Si pensi a titolo esemplificativo al c.d. “Decreto Semplificazioni” che ha imposto, a partire dal 28 febbraio 2021, a tutti gli enti della P.A., di consentire ai cittadini di accedere ai propri servizi digitali previa identificazione informatica, effettuata esclusivamente con l’identità digitale, ossia tramite carta d’identità digitale o SPID.
Il diritto all’identità digitale per l’esercizio di tutti i diritti della personalità
Ma la tutela dell’identità digitale non rileva solo nel rapporto tra cittadino e P.A.
Assume una rilevanza che va di pari passo con l’evoluzione tecnologica: dall’avvento dei social network, l’estrinsecazione della nostra personalità avviene sempre più nell’ambiente digitale e le recenti tecnologie, come il Metaverso e l’intelligenza artificiale, sono destinate ad amplificare il fenomeno attraverso un vero e proprio mutamento delle dinamiche di interazione sociale.
Non sappiamo se e quali innovazioni si svilupperanno, ma ciò che è certo è che il digitale/virtuale è un ambiente al pari di quello analogico/reale.
Il diritto all’identità digitale deve essere quindi concepito in modo più ampio, ossia come il diritto alla rappresentazione integrale e aggiornata delle proprie identità in rete, finalizzata all’esercizio di tutti i diritti della personalità, ossia quei diritti assoluti che spettano all’essere persona in quanto tale, poiché diretti ad affermare e garantire esigenze di carattere esistenziale.
La proposta di modifica dell’art. 2 della Costituzione
È per questo che, già nel 2019, è stata presentata la PDL costituzionale n. 2016 che ha proposto di modificare l’art. 22 della Costituzione.
Accanto alla tutela della capacità giuridica, della cittadinanza e del nome, la proposta ha ad oggetto l’inserimento di un secondo comma in cui si prevede che “La Repubblica tutela il diritto all’identità, anche digitale, di ogni persona”.
Ma forse è proprio grazie a una modifica dell’articolo 2 della Costituzione che si innalzerebbe il livello di tutela, andando cioè a toccare i Principi fondamentali della Costituzione.
In proposito, l’art. 2 afferma che “La Repubblica riconosce e garantisce i diritti inviolabili dell’uomo, sia come singolo, sia nelle formazioni sociali ove si svolge la sua personalità, e richiede l’adempimento dei doveri inderogabili di solidarietà politica, economica e sociale”.

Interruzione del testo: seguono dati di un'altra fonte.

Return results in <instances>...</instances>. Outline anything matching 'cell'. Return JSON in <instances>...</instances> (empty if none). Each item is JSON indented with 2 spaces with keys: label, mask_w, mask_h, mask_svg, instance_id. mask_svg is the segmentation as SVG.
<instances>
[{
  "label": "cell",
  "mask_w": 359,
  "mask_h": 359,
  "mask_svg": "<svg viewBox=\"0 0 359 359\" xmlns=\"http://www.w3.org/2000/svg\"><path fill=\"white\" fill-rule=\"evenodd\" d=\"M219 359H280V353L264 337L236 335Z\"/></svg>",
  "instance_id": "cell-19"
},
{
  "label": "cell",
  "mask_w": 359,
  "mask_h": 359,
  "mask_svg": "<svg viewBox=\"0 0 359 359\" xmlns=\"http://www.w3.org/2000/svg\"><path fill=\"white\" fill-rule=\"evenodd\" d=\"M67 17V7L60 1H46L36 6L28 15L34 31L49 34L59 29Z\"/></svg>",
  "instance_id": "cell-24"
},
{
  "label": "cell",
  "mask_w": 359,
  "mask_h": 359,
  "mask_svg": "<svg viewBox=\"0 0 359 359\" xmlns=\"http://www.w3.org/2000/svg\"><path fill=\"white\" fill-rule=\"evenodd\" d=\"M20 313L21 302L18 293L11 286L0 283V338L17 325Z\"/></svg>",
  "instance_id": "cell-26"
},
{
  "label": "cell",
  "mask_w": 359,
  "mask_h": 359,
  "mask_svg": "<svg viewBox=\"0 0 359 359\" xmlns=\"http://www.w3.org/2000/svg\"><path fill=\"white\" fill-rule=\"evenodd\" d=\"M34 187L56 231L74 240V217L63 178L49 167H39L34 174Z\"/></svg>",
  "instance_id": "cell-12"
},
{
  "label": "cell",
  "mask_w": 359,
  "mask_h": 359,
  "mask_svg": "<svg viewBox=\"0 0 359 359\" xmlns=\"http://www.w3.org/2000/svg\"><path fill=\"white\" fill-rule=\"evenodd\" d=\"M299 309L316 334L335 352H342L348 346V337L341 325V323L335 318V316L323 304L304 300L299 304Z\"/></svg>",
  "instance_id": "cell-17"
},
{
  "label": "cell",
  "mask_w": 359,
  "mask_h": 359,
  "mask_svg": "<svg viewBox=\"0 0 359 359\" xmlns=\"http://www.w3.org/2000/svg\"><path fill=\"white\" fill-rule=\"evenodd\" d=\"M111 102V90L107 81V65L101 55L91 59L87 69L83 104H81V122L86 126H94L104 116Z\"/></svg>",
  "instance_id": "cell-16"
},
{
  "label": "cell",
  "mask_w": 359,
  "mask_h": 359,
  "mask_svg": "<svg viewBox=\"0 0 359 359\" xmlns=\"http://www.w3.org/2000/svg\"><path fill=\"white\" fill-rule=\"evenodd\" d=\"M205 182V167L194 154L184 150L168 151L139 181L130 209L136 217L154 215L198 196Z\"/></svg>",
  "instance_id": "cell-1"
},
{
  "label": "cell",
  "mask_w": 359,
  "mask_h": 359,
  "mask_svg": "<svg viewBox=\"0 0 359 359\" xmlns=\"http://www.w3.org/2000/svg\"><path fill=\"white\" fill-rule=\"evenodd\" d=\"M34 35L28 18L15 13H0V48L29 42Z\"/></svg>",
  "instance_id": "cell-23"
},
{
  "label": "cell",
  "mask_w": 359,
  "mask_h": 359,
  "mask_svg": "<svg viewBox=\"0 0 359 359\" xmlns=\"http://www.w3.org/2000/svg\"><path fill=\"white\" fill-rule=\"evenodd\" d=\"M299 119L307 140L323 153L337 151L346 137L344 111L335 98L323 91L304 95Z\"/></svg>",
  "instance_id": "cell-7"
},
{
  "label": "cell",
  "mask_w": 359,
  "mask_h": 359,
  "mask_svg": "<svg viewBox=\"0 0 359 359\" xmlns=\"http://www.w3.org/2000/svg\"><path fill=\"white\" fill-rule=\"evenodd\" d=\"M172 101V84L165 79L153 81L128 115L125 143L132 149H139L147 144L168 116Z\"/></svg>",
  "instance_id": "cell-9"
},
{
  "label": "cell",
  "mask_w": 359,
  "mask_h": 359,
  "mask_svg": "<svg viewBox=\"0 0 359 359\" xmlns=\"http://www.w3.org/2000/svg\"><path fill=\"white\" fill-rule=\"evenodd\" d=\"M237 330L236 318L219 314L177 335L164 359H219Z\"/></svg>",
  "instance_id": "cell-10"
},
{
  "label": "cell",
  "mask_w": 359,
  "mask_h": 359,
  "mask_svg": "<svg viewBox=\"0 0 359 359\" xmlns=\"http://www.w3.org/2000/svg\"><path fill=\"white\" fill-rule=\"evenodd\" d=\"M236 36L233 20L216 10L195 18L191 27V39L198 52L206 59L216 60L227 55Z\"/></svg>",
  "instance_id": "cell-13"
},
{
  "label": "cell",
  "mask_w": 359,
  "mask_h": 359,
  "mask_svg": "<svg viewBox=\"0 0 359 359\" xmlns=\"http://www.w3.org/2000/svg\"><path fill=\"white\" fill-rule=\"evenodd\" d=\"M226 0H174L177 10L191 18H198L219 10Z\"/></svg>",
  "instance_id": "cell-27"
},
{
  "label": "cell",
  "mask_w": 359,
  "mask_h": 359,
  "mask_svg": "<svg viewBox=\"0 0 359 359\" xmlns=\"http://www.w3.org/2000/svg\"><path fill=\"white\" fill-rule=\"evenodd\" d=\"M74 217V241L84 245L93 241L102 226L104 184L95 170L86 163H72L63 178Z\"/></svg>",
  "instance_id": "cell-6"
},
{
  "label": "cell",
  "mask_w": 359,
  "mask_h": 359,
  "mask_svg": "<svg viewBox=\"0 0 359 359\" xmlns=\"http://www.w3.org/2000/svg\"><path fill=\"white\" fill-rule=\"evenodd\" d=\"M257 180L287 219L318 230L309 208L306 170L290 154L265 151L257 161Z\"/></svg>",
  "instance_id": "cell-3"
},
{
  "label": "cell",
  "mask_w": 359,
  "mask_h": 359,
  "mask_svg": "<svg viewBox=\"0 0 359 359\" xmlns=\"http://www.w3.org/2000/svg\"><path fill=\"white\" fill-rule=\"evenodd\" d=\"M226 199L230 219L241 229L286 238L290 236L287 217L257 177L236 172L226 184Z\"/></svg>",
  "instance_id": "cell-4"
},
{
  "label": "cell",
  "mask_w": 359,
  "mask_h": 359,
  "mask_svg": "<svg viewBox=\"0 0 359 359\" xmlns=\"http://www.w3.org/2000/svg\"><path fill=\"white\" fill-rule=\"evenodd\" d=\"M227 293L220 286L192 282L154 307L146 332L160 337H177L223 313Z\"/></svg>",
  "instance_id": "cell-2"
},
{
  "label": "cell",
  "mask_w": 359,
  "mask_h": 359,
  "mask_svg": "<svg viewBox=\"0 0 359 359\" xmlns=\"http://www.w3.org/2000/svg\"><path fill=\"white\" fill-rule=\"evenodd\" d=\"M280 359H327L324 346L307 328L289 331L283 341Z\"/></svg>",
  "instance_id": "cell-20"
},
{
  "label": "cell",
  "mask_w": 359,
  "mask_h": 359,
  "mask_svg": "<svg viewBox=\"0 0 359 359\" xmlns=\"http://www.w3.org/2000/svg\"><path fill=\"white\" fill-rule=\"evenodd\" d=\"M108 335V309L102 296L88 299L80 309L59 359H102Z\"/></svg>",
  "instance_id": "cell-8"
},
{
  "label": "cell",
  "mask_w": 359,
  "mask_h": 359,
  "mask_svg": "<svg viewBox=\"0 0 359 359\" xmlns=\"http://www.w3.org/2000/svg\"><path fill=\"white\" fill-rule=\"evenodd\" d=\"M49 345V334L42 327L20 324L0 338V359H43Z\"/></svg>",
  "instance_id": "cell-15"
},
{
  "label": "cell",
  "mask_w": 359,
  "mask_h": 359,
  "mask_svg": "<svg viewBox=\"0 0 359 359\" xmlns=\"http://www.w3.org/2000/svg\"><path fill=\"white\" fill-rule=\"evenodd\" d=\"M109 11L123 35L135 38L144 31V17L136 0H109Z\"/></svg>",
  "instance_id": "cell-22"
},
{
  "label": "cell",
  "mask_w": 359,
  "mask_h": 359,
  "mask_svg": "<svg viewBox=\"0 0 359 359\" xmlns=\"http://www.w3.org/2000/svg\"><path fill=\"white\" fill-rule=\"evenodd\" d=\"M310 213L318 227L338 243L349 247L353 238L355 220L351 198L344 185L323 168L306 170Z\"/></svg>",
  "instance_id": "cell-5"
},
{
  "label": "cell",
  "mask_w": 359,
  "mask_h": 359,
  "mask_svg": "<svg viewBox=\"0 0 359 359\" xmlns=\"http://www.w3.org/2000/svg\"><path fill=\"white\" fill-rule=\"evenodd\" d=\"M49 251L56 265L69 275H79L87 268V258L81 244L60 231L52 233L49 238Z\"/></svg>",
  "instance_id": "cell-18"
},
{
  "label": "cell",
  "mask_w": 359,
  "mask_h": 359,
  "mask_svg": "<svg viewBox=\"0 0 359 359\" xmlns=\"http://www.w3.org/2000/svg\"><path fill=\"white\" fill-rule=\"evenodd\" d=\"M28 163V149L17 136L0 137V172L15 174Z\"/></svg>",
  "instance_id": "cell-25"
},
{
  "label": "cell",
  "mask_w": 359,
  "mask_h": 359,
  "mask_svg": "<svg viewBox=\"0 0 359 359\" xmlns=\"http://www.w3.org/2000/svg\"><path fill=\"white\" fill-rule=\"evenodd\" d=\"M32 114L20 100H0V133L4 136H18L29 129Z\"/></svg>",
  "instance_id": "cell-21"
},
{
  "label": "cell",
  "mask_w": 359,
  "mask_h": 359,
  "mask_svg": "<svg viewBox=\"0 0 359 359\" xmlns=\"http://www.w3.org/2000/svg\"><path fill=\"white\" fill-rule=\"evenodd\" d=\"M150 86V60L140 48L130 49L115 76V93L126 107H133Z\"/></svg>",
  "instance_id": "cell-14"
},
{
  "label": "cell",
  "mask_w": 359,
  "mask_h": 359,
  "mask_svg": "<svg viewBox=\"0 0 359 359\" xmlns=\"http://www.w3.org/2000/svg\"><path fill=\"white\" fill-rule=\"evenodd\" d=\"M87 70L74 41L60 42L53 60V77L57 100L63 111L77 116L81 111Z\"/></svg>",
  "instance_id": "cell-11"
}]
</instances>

Se è vero che l’art. 2 è una norma di carattere aperto, che consente di attribuire valenza di diritti fondamentali anche a quelli che, seppur non contemplati espressamente dalla Costituzione, diventano tali alla luce dell’evoluzione della società, mettere nero su bianco che la rete è una delle formazioni sociali in cui si esercitano i diritti fondamentali, rafforzerebbe la tutela di tali diritti fondamentali ivi esercitati, compresa l’identità digitale.
Conclusioni
In poche parole, verrebbe data rilevanza costituzionale a una protezione a tutto tondo dell’individuo senza soluzione di continuità fra offline e online.
D’altronde, la recente legge costituzionale 1/2022 ha dimostrato che, quando viene riconosciuta la preminenza di diritti non espressamente enucleati nel testo costituzionale, come quello della tutela dell’ambiente ora espressamente prevista negli artt. 9 e 41 Cost., l’integrazione dei Principi fondamentali della Costituzione si rivela lo strumento di tutela più idoneo.